Mining rights to the reserves are based on three federal leases and one state lease. The federal leases expire between March 31, 2021 and September 30, 2025 and the state lease expires on August 1, 2023. The duration of the leases varies; however, the lease terms generally are extended to the exhaustion of economically recoverable reserves, as long as active mining continues. We pay federal and state royalties of 12.5% of the selling price of all coal. As of December 31, 2019, we estimated our recoverable reserves to be approximately 185 million tons, based on a life-of-mine engineering study utilizing currently available drilling data and geological information prepared by internal engineering studies. The recoverable reserve life is equal to approximately 50 years at the current production levels. Our recoverable reserve estimates are periodically updated to reflect past production and other geological and mining data. Changes in mining methods or the utilization of new technologies may increase or decrease the recovery basis for a coal seam. Our recoverable reserves include reserves that can be economically and legally extracted at the time of their determination.
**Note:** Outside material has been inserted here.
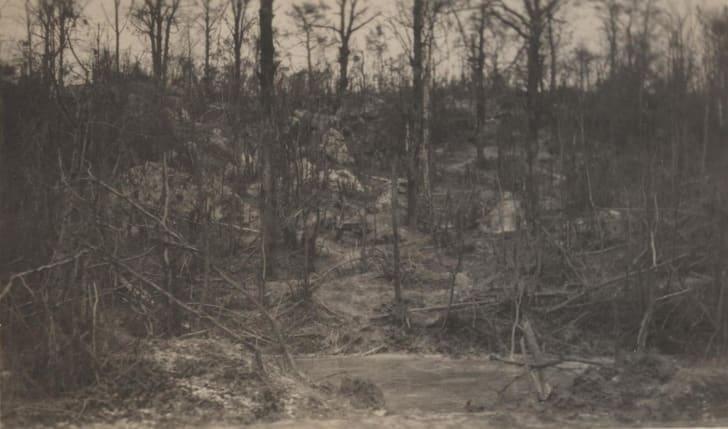 Belleau Wood, 1918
Substantially all of the mine’s production is currently sold under contracts to:

South Dakota Electric for use at the 90 MW Neil Simpson II plant to which we sell approximately 500,000 tons each year. This contract is for the life of the plant;

Wyoming Electric for use at the 95 MW Wygen II plant to which we sell approximately 550,000 tons each year. This contract is for the life of the plant;

The 362 MW Wyodak Plant owned 80% by PacifiCorp and 20% by South Dakota Electric. PacifiCorp is obligated to purchase a minimum of 1.5 million tons each year of the contract term, subject to adjustments for planned outages. South Dakota Electric is also obligated to purchase a minimum of 375,000 tons per year for its 20% share of the power plant, subject to adjustments for planned outages. This contract expires December 31, 2022 and negotiations are underway to extend the contract;

The 110 MW Wygen III power plant owned 52% by South Dakota Electric, 25% by MDU and 23% by the City of Gillette to which we sell approximately 600,000 tons each year. This contract expires June 1, 2060;

The 90 MW Wygen I power plant owned 76.5% by Black Hills Wyoming and 23.5% by MEAN to which we sell approximately 500,000 tons each year. This contract expires June 30, 2038; and

Certain regional industrial customers served by truck to which we sell a total of approximately 150,000 tons each year. These contracts have terms of one to five years.
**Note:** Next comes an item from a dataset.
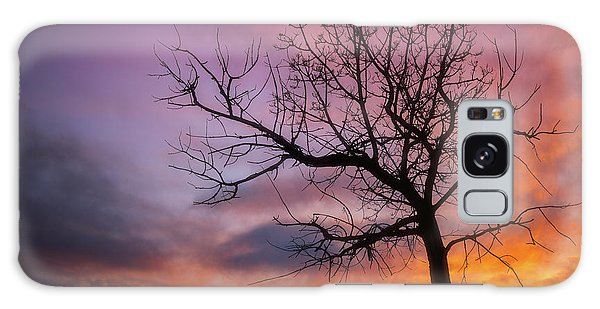 Galaxy Case featuring the photograph Sunset Tree by Darren White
Our Mining segment sells coal to South Dakota Electric and Wyoming Electric for all of their requirements under cost-based agreements that regulate earnings from these affiliate sales to a specified return on our mine’s cost-depreciated investment base. The return calculated annually is 400 basis points above Moody’s A-Rated Utility Bond Index applied to our Mining investment base. South Dakota Electric made a commitment to the SDPUC, the WPSC and the City of Gillette that coal for South Dakota Electric’s operating plants would be furnished and priced as provided by that agreement for the life of the Neil Simpson II plant and through June 1, 2060, for Wygen III. The agreement with Wyoming Electric provides coal for the life of the Wygen II plant.

The price of unprocessed coal sold to PacifiCorp for the Wyodak Plant is determined by the supply agreement described above. The agreement included a price adjustment in 2019. The price adjustment essentially allowed us to retain the full economic advantage of the mine’s location adjacent to the plant. The price adjustment was based on market price plus considerations for the avoided costs of rail transportation and an unloading facility, which PacifiCorp would have to incur if it purchased from another mine. In addition, the agreement also provided for the monthly escalation of price based on an escalation factor.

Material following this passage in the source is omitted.